Problem requirements
Substitute "point" for "pixel" in the lines from the one containing "How much distance" through the end of the records. Give those lines again with nothing else changed.

== Extracted information

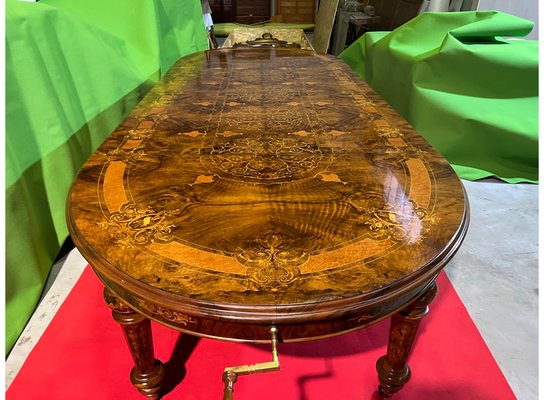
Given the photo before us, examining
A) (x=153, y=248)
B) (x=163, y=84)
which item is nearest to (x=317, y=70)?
(x=163, y=84)

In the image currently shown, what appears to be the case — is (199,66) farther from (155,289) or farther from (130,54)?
(155,289)

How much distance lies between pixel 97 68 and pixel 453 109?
207cm

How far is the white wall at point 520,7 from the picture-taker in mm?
3451

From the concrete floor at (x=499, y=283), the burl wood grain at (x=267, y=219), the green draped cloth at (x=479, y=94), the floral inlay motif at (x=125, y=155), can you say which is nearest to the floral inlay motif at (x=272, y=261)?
the burl wood grain at (x=267, y=219)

====

Exercise answer
How much distance lies between point 97 68 and point 453 109?
207cm

How far is the white wall at point 520,7 from the picture-taker in mm?
3451

From the concrete floor at (x=499, y=283), the burl wood grain at (x=267, y=219), the green draped cloth at (x=479, y=94), the floral inlay motif at (x=125, y=155), can you say which is nearest to the floral inlay motif at (x=272, y=261)?
the burl wood grain at (x=267, y=219)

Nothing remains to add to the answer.